Before returning to campus to deliver his speech, Karlin-Neumann was doing research in Boston and Washington, D.C. Just after his speech, he boarded a plane to pursue further research in New Mexico.

Coincidentally, memories of Kennedy’s sister, EUNICE KENNEDY SHRIVER, also were evoked recently. Shriver transferred to Stanford in 1941 and graduated in 1943. PRESIDENT HENNESSY talked about her commitment to service during Commencement exercises. He expanded on those remarks for his column in the current issue of Stanford magazine.

Women’s volleyball historic win results in #1 ranking

September 16th, 2010

volleyballLast weekend, Coach JOHN DUNNING‘s women’s volleyball team, ranked No. 1 in the nation, made history.

The Cardinal snapped No. 1 Penn State’s 109 match winning streak with a 28-26, 25-12 and 25-18 win in the championship of the Nike Big Four Volleyball Classic in Gainesville, Fla.

It was the second longest streak in NCAA history for any sport behind the Miami men’s tennis team’s 137-match win streak from 1957 to 1964. Stanford was the last team to beat Penn State back in 2007, when seniors Gabi Ailes, Alix Klineman and Cassidy Lichtman and redshirt junior Stephanie Browne were freshmen.
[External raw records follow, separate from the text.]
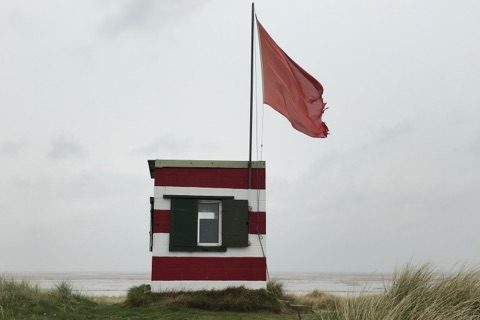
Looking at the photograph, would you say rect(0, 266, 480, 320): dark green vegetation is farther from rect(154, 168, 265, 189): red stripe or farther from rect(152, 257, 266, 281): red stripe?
rect(154, 168, 265, 189): red stripe

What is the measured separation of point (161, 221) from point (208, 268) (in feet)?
5.19

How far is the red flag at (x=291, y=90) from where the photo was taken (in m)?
12.5

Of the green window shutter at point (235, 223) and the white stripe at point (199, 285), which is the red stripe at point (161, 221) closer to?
the white stripe at point (199, 285)

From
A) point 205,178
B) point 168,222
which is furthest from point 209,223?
point 205,178

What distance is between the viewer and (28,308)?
34.9ft

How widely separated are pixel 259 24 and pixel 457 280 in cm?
→ 748

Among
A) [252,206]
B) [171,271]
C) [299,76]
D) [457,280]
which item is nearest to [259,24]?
[299,76]

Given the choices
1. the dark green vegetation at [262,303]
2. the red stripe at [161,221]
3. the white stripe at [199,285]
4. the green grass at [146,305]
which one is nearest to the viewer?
the dark green vegetation at [262,303]

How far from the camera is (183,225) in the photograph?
1293 cm

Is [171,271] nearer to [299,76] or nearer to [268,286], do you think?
[268,286]

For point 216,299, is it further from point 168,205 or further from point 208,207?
Result: point 168,205

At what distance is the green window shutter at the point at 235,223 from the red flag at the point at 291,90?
2374 millimetres

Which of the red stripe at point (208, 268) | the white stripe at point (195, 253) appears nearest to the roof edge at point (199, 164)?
the white stripe at point (195, 253)

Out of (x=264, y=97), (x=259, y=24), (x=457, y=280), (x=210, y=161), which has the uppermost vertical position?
(x=259, y=24)
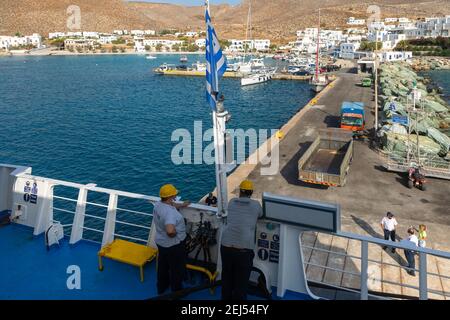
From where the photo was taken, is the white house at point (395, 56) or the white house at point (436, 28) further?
the white house at point (436, 28)

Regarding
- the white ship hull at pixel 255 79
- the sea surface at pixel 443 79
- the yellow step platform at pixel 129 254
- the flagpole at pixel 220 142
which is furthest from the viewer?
the white ship hull at pixel 255 79

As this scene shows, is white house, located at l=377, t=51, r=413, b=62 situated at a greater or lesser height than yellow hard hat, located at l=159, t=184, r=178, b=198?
greater

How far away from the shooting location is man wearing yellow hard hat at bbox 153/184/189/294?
6.94 metres

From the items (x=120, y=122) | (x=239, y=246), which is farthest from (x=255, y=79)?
(x=239, y=246)

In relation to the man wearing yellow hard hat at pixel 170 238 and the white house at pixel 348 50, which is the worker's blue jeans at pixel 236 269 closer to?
the man wearing yellow hard hat at pixel 170 238

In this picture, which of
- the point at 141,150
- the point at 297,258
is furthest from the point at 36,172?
the point at 297,258

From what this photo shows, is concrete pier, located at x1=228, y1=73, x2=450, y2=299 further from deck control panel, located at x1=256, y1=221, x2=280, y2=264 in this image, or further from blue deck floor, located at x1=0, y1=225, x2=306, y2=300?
blue deck floor, located at x1=0, y1=225, x2=306, y2=300

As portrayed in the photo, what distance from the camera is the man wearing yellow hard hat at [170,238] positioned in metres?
6.94

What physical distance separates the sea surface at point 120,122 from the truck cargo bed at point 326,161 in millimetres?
8345

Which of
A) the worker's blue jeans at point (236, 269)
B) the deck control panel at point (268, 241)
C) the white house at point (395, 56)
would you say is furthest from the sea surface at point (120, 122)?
the white house at point (395, 56)

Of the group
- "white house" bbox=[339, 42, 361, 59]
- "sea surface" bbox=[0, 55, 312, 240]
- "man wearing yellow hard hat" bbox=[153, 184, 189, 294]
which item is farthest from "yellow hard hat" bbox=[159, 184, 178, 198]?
"white house" bbox=[339, 42, 361, 59]

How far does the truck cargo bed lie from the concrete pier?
0.98m
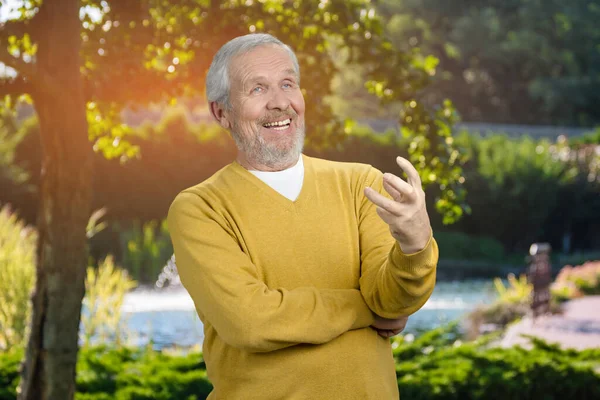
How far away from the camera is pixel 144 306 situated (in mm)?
13852

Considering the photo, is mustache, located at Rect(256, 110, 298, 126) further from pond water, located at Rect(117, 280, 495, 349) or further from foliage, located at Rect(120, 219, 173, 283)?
foliage, located at Rect(120, 219, 173, 283)

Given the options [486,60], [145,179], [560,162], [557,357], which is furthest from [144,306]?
[486,60]

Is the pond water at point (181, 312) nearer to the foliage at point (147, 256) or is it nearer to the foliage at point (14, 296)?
the foliage at point (147, 256)

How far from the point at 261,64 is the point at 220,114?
0.20 metres

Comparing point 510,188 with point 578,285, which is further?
point 510,188

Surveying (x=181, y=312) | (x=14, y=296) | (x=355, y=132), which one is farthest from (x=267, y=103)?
(x=355, y=132)

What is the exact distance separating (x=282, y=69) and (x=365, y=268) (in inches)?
21.1

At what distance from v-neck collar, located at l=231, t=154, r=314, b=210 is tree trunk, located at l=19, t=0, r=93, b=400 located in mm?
1877

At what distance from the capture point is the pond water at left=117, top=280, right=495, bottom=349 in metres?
11.0

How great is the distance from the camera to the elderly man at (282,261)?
6.78ft

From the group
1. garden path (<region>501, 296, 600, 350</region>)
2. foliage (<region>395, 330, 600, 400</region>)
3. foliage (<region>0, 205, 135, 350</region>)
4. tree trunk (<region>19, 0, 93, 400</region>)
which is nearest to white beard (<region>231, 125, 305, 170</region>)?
tree trunk (<region>19, 0, 93, 400</region>)

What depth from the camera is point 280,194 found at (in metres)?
2.24

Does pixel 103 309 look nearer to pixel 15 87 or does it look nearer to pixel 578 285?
pixel 15 87

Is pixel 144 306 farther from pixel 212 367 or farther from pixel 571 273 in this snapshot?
pixel 212 367
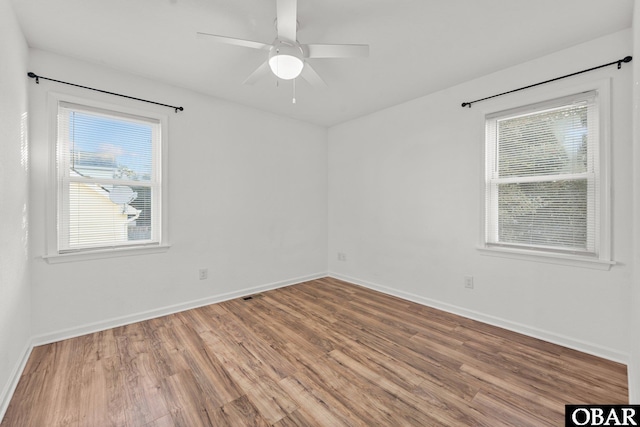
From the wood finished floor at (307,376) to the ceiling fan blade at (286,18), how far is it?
2.34 metres

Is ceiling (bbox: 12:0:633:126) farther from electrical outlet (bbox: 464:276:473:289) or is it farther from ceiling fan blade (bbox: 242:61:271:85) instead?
electrical outlet (bbox: 464:276:473:289)

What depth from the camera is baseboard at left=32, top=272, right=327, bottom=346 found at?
91.9 inches

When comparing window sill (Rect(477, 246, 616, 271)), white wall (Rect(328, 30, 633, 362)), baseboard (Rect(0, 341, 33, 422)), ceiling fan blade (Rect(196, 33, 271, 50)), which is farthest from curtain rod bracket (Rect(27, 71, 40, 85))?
window sill (Rect(477, 246, 616, 271))

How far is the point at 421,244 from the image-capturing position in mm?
3322

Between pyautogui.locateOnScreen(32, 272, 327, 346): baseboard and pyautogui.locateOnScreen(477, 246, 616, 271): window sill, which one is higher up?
pyautogui.locateOnScreen(477, 246, 616, 271): window sill

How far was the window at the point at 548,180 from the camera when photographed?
2193mm

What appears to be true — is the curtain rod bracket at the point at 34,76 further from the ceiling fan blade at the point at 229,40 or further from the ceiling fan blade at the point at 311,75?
the ceiling fan blade at the point at 311,75

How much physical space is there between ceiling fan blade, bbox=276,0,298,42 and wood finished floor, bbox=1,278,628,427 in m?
2.34

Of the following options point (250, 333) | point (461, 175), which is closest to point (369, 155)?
point (461, 175)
As a result, Stanford reclaimed the top spot in the American Volleyball Coaches Association poll for the first time since 2004. The Cardinal has started the season among the top five teams in the nation eight of the last nine years. Penn State dropped to No. 2, while Florida, Nebraska and Illinois rounded out the top five. Six Pac-10 squads are ranked in the top-25, including four in the top-10.

The Cardinal remain perfect on the year. This weekend, the team plays its first match as the No. 1 team in the nation when it takes on Saint Mary’s on Friday. The Cardinal plays the University of San Francisco on Saturday. Pac-10 competition begins next week on the road in Arizona.

This season, Dunning also made some history of his own. In the season opener against Tulane, Dunning picked up his 700th career win. In his 26th year as a head coach, Dunning is 706-147 (.828), giving him a winning percentage that ranks among the top five all-time for Division I coaches. Dunning is 269-45 at Stanford, leading all active coaches in the conference by winning percentage (.857).